For a window there was only a pair of square holes punched into the roof, each about a foot wide. The furniture consisted of a small wardrobe, the little center table, the washstand, two narrow chairs, and an iron bedstead. There was no paint on the floor, walls, or ceiling. It was simply a bare box. The air was hot. The sun of the long afternoon had turned the room into a
n oven. And as the sweat trickled down the face of Silver, seeing how perfectly he was trapped, he thought once more of dead Steve Wycombe who was reaching so strongly out of the grave to draw down after him the man who had taken his life.
Then Silver turned back to the white, staring face of the girl.
“There’s nothing for me to do but hide,” he whispered. “There’s no place for me to hide except under that bed. You do something. Sit down and write a letter. Do anything to show that you’re occupied, and if they want to come in to search — don’t oppose them!”
CHAPTER XXIII
THE SEARCH
He slid under the bed. It was sufficiently wide and the shadow the lamp threw was sufficiently steep so that he would be hidden from the gaze of any except a man who leaned over and peered for him. But if they searched in the room at all, were they not sure to look carefully under the bed?
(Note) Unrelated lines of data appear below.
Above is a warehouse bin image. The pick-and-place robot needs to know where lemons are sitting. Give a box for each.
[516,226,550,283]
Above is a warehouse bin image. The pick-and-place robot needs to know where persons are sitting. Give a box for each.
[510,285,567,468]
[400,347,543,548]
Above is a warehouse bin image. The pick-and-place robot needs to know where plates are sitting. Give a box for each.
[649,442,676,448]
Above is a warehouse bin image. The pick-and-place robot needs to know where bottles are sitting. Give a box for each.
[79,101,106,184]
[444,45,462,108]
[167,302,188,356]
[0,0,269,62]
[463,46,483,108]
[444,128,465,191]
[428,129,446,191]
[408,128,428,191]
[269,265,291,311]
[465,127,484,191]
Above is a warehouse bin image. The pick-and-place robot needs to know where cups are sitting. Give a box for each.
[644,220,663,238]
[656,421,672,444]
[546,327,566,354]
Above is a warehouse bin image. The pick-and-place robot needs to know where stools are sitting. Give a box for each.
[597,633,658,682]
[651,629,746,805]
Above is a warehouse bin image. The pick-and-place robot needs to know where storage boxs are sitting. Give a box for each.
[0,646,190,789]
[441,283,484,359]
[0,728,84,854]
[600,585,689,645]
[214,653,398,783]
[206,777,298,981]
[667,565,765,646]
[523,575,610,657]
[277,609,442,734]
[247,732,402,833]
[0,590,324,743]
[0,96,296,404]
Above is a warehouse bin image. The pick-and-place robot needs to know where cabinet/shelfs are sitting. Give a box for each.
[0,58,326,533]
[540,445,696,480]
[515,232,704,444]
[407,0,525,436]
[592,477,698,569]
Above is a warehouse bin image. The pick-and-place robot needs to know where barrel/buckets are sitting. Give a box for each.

He could see the girl sitting at the center table. He could see her as far as her elbows; he could hear the rapid scratching of her pen.
“Where’s Danny?” he whispered.
“Don’t talk!” she gasped.
“They can’t hear, if you whisper. Where’s Danny?”
“In your room. With Mr. Rutherford.”
“What are they going to do with him?”
“Keep him. They’re going to keep him to make sure that you do nothing and then — ”
Even her whisper was more than she could maintain, at that point.
And Silver understood. They would keep Dan Farrel with them until the drive into the mountains had been completed and then, instead of giving him freedom, they would put a bullet through his head and leave him for the buzzards and coyotes. They would be reasonably sure that Jim Silver would not interfere so long as his friend was in their hands. It seemed to Silver, as he lay there and ran his swift eye back over the pages of his life, that all his troubles had sprung from his friendships, and yet all of those labors had not yielded him a single friend whom he cared to take with him on his adventures. Where he met a man, there he left him. His partners remained where he had found them, fixed in his memory like the mountains; only Silver went on.